Restate, word for word, each record that follows.
*** Block opens ***
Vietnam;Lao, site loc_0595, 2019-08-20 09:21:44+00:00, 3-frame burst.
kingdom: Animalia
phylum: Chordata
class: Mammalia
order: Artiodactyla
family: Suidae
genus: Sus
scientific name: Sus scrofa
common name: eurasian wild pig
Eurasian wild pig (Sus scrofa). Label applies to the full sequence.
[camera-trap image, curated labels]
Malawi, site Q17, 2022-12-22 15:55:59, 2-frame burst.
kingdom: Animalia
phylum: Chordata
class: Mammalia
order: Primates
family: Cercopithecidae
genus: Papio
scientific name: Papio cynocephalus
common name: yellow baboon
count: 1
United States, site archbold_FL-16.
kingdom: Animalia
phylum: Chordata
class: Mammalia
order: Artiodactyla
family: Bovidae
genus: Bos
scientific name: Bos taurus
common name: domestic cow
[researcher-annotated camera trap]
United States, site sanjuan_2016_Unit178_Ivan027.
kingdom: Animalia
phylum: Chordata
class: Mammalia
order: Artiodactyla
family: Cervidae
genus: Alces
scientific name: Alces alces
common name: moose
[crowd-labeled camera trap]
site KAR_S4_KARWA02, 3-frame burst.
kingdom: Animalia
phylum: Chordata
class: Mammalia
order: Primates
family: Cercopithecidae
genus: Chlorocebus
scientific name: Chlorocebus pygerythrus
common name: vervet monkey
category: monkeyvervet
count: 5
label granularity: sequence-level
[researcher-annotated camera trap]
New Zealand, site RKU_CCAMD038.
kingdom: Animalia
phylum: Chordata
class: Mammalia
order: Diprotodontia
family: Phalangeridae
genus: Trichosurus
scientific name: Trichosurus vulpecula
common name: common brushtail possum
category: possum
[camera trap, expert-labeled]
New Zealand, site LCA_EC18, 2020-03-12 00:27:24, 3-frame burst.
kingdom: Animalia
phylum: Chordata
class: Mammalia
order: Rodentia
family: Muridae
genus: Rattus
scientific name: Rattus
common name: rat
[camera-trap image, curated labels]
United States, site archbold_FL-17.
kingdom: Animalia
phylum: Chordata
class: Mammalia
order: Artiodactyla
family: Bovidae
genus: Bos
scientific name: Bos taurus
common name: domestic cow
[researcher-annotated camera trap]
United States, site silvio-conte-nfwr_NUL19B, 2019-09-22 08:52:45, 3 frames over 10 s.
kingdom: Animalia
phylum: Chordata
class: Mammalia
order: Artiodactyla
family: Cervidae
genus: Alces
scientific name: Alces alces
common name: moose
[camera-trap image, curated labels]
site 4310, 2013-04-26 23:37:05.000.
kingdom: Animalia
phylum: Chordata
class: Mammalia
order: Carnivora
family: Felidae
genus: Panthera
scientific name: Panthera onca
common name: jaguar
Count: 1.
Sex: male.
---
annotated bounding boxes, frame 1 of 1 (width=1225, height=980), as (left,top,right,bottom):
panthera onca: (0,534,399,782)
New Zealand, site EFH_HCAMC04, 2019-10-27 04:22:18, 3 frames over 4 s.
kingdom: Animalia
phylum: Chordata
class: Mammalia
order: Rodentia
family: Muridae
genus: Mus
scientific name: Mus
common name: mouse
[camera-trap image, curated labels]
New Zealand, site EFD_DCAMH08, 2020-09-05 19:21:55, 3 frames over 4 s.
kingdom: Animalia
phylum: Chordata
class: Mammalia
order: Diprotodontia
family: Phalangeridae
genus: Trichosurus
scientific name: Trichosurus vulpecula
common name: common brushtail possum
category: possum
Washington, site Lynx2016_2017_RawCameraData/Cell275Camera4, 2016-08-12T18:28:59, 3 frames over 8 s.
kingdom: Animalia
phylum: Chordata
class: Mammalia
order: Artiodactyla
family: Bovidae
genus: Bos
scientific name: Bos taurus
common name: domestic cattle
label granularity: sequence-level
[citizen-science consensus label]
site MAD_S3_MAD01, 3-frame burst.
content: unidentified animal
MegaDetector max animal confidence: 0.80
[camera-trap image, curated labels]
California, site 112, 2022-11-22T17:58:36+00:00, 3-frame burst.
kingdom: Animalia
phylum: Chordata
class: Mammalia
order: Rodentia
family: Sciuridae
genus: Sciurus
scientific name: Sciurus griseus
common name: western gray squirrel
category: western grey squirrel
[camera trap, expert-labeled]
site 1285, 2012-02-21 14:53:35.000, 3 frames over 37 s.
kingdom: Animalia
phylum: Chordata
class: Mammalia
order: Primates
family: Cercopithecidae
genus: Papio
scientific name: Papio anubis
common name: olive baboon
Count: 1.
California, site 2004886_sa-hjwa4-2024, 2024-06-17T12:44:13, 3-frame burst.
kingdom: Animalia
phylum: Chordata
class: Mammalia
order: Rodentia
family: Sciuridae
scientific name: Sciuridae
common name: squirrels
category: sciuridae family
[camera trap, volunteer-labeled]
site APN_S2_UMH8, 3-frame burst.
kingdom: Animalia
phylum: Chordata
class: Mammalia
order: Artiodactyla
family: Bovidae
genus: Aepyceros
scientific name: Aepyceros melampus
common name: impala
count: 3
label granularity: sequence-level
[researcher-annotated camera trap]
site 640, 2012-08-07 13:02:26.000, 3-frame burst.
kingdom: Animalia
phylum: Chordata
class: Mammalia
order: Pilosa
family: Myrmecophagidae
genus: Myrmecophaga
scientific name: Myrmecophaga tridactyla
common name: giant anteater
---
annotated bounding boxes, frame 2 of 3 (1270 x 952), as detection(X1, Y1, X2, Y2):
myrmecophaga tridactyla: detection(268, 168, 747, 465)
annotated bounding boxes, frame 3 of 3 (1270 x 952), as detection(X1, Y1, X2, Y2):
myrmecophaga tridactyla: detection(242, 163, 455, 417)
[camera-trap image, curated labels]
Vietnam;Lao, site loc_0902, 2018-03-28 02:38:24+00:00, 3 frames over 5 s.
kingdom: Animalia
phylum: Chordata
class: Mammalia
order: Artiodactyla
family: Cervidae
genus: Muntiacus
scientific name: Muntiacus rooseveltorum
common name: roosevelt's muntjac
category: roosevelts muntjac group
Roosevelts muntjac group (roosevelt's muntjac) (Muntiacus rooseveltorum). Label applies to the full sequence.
*** Block closes ***
Output of the task.
Vietnam;Lao, site loc_0595, 2019-08-20 09:21:44+00:00, 3-frame burst.
kingdom: Animalia
phylum: Chordata
class: Mammalia
order: Artiodactyla
family: Suidae
genus: Sus
scientific name: Sus scrofa
common name: eurasian wild pig
Eurasian wild pig (Sus scrofa). Label applies to the full sequence.
[camera-trap image, curated labels]
Malawi, site Q17, 2022-12-22 15:55:59, 2-frame burst.
kingdom: Animalia
phylum: Chordata
class: Mammalia
order: Primates
family: Cercopithecidae
genus: Papio
scientific name: Papio cynocephalus
common name: yellow baboon
count: 1
United States, site archbold_FL-16.
kingdom: Animalia
phylum: Chordata
class: Mammalia
order: Artiodactyla
family: Bovidae
genus: Bos
scientific name: Bos taurus
common name: domestic cow
[researcher-annotated camera trap]
United States, site sanjuan_2016_Unit178_Ivan027.
kingdom: Animalia
phylum: Chordata
class: Mammalia
order: Artiodactyla
family: Cervidae
genus: Alces
scientific name: Alces alces
common name: moose
[crowd-labeled camera trap]
site KAR_S4_KARWA02, 3-frame burst.
kingdom: Animalia
phylum: Chordata
class: Mammalia
order: Primates
family: Cercopithecidae
genus: Chlorocebus
scientific name: Chlorocebus pygerythrus
common name: vervet monkey
category: monkeyvervet
count: 5
label granularity: sequence-level
[researcher-annotated camera trap]
New Zealand, site RKU_CCAMD038.
kingdom: Animalia
phylum: Chordata
class: Mammalia
order: Diprotodontia
family: Phalangeridae
genus: Trichosurus
scientific name: Trichosurus vulpecula
common name: common brushtail possum
category: possum
[camera trap, expert-labeled]
New Zealand, site LCA_EC18, 2020-03-12 00:27:24, 3-frame burst.
kingdom: Animalia
phylum: Chordata
class: Mammalia
order: Rodentia
family: Muridae
genus: Rattus
scientific name: Rattus
common name: rat
[camera-trap image, curated labels]
United States, site archbold_FL-17.
kingdom: Animalia
phylum: Chordata
class: Mammalia
order: Artiodactyla
family: Bovidae
genus: Bos
scientific name: Bos taurus
common name: domestic cow
[researcher-annotated camera trap]
United States, site silvio-conte-nfwr_NUL19B, 2019-09-22 08:52:45, 3 frames over 10 s.
kingdom: Animalia
phylum: Chordata
class: Mammalia
order: Artiodactyla
family: Cervidae
genus: Alces
scientific name: Alces alces
common name: moose
[camera-trap image, curated labels]
site 4310, 2013-04-26 23:37:05.000.
kingdom: Animalia
phylum: Chordata
class: Mammalia
order: Carnivora
family: Felidae
genus: Panthera
scientific name: Panthera onca
common name: jaguar
Count: 1.
Sex: male.
---
annotated bounding boxes, frame 1 of 1 (width=1225, height=980), as (left,top,right,bottom):
panthera onca: (0,534,399,782)
New Zealand, site EFH_HCAMC04, 2019-10-27 04:22:18, 3 frames over 4 s.
kingdom: Animalia
phylum: Chordata
class: Mammalia
order: Rodentia
family: Muridae
genus: Mus
scientific name: Mus
common name: mouse
[camera-trap image, curated labels]
New Zealand, site EFD_DCAMH08, 2020-09-05 19:21:55, 3 frames over 4 s.
kingdom: Animalia
phylum: Chordata
class: Mammalia
order: Diprotodontia
family: Phalangeridae
genus: Trichosurus
scientific name: Trichosurus vulpecula
common name: common brushtail possum
category: possum
Washington, site Lynx2016_2017_RawCameraData/Cell275Camera4, 2016-08-12T18:28:59, 3 frames over 8 s.
kingdom: Animalia
phylum: Chordata
class: Mammalia
order: Artiodactyla
family: Bovidae
genus: Bos
scientific name: Bos taurus
common name: domestic cattle
label granularity: sequence-level
[citizen-science consensus label]
site MAD_S3_MAD01, 3-frame burst.
content: unidentified animal
MegaDetector max animal confidence: 0.80
[camera-trap image, curated labels]
California, site 112, 2022-11-22T17:58:36+00:00, 3-frame burst.
kingdom: Animalia
phylum: Chordata
class: Mammalia
order: Rodentia
family: Sciuridae
genus: Sciurus
scientific name: Sciurus griseus
common name: western gray squirrel
category: western grey squirrel
[camera trap, expert-labeled]
site 1285, 2012-02-21 14:53:35.000, 3 frames over 37 s.
kingdom: Animalia
phylum: Chordata
class: Mammalia
order: Primates
family: Cercopithecidae
genus: Papio
scientific name: Papio anubis
common name: olive baboon
Count: 1.
California, site 2004886_sa-hjwa4-2024, 2024-06-17T12:44:13, 3-frame burst.
kingdom: Animalia
phylum: Chordata
class: Mammalia
order: Rodentia
family: Sciuridae
scientific name: Sciuridae
common name: squirrels
category: sciuridae family
[camera trap, volunteer-labeled]
site APN_S2_UMH8, 3-frame burst.
kingdom: Animalia
phylum: Chordata
class: Mammalia
order: Artiodactyla
family: Bovidae
genus: Aepyceros
scientific name: Aepyceros melampus
common name: impala
count: 3
label granularity: sequence-level
[researcher-annotated camera trap]
site 640, 2012-08-07 13:02:26.000, 3-frame burst.
kingdom: Animalia
phylum: Chordata
class: Mammalia
order: Pilosa
family: Myrmecophagidae
genus: Myrmecophaga
scientific name: Myrmecophaga tridactyla
common name: giant anteater
---
annotated bounding boxes, frame 2 of 3 (1270 x 952), as detection(X1, Y1, X2, Y2):
myrmecophaga tridactyla: detection(268, 168, 747, 465)
annotated bounding boxes, frame 3 of 3 (1270 x 952), as detection(X1, Y1, X2, Y2):
myrmecophaga tridactyla: detection(242, 163, 455, 417)
[camera-trap image, curated labels]
Vietnam;Lao, site loc_0902, 2018-03-28 02:38:24+00:00, 3 frames over 5 s.
kingdom: Animalia
phylum: Chordata
class: Mammalia
order: Artiodactyla
family: Cervidae
genus: Muntiacus
scientific name: Muntiacus rooseveltorum
common name: roosevelt's muntjac
category: roosevelts muntjac group
Roosevelts muntjac group (roosevelt's muntjac) (Muntiacus rooseveltorum). Label applies to the full sequence.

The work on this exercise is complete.